INPUT FOR THIS TASK ::
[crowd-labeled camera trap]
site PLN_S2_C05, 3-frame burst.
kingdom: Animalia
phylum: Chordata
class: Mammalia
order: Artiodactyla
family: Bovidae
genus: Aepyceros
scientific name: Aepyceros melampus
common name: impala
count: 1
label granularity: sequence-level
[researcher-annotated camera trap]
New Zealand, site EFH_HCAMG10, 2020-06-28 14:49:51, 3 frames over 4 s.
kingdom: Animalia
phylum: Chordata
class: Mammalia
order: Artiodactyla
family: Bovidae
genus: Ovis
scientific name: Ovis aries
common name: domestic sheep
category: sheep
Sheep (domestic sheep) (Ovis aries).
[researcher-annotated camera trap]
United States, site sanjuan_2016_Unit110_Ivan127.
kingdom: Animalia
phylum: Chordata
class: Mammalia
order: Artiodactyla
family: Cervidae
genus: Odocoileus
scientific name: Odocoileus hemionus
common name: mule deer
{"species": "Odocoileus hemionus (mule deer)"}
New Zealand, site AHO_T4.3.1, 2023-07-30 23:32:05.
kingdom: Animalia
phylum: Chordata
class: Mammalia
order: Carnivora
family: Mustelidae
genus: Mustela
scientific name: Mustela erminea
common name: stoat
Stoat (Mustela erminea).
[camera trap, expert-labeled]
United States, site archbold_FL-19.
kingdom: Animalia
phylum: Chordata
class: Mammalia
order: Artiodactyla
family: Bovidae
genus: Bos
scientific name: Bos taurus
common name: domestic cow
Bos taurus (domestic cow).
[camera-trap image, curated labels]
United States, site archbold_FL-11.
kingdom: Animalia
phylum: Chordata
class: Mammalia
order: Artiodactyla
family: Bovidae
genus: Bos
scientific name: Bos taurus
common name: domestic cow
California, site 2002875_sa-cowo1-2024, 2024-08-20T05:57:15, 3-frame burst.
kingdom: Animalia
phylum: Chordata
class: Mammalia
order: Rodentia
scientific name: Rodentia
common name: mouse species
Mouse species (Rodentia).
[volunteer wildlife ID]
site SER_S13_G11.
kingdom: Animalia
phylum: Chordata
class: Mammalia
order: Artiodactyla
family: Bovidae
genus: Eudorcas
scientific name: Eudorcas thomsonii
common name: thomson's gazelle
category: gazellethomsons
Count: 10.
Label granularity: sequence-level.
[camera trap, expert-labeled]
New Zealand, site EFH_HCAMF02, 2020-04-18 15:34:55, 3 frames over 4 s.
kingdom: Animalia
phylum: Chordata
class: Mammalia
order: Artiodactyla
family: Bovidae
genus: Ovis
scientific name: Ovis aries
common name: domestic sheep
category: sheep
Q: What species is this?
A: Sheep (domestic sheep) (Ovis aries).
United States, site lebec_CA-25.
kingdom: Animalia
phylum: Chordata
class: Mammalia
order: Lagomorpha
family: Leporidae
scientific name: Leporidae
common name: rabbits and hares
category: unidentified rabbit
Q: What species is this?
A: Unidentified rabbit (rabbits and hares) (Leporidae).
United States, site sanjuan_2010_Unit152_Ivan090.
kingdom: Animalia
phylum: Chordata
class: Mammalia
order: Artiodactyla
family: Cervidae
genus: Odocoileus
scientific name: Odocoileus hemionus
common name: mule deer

EXERCISE INSTRUCTIONS :: Every line above must be repeated exactly as it appears.

YOUR RESPONSE ::
[crowd-labeled camera trap]
site PLN_S2_C05, 3-frame burst.
kingdom: Animalia
phylum: Chordata
class: Mammalia
order: Artiodactyla
family: Bovidae
genus: Aepyceros
scientific name: Aepyceros melampus
common name: impala
count: 1
label granularity: sequence-level
[researcher-annotated camera trap]
New Zealand, site EFH_HCAMG10, 2020-06-28 14:49:51, 3 frames over 4 s.
kingdom: Animalia
phylum: Chordata
class: Mammalia
order: Artiodactyla
family: Bovidae
genus: Ovis
scientific name: Ovis aries
common name: domestic sheep
category: sheep
Sheep (domestic sheep) (Ovis aries).
[researcher-annotated camera trap]
United States, site sanjuan_2016_Unit110_Ivan127.
kingdom: Animalia
phylum: Chordata
class: Mammalia
order: Artiodactyla
family: Cervidae
genus: Odocoileus
scientific name: Odocoileus hemionus
common name: mule deer
{"species": "Odocoileus hemionus (mule deer)"}
New Zealand, site AHO_T4.3.1, 2023-07-30 23:32:05.
kingdom: Animalia
phylum: Chordata
class: Mammalia
order: Carnivora
family: Mustelidae
genus: Mustela
scientific name: Mustela erminea
common name: stoat
Stoat (Mustela erminea).
[camera trap, expert-labeled]
United States, site archbold_FL-19.
kingdom: Animalia
phylum: Chordata
class: Mammalia
order: Artiodactyla
family: Bovidae
genus: Bos
scientific name: Bos taurus
common name: domestic cow
Bos taurus (domestic cow).
[camera-trap image, curated labels]
United States, site archbold_FL-11.
kingdom: Animalia
phylum: Chordata
class: Mammalia
order: Artiodactyla
family: Bovidae
genus: Bos
scientific name: Bos taurus
common name: domestic cow
California, site 2002875_sa-cowo1-2024, 2024-08-20T05:57:15, 3-frame burst.
kingdom: Animalia
phylum: Chordata
class: Mammalia
order: Rodentia
scientific name: Rodentia
common name: mouse species
Mouse species (Rodentia).
[volunteer wildlife ID]
site SER_S13_G11.
kingdom: Animalia
phylum: Chordata
class: Mammalia
order: Artiodactyla
family: Bovidae
genus: Eudorcas
scientific name: Eudorcas thomsonii
common name: thomson's gazelle
category: gazellethomsons
Count: 10.
Label granularity: sequence-level.
[camera trap, expert-labeled]
New Zealand, site EFH_HCAMF02, 2020-04-18 15:34:55, 3 frames over 4 s.
kingdom: Animalia
phylum: Chordata
class: Mammalia
order: Artiodactyla
family: Bovidae
genus: Ovis
scientific name: Ovis aries
common name: domestic sheep
category: sheep
Q: What species is this?
A: Sheep (domestic sheep) (Ovis aries).
United States, site lebec_CA-25.
kingdom: Animalia
phylum: Chordata
class: Mammalia
order: Lagomorpha
family: Leporidae
scientific name: Leporidae
common name: rabbits and hares
category: unidentified rabbit
Q: What species is this?
A: Unidentified rabbit (rabbits and hares) (Leporidae).
United States, site sanjuan_2010_Unit152_Ivan090.
kingdom: Animalia
phylum: Chordata
class: Mammalia
order: Artiodactyla
family: Cervidae
genus: Odocoileus
scientific name: Odocoileus hemionus
common name: mule deer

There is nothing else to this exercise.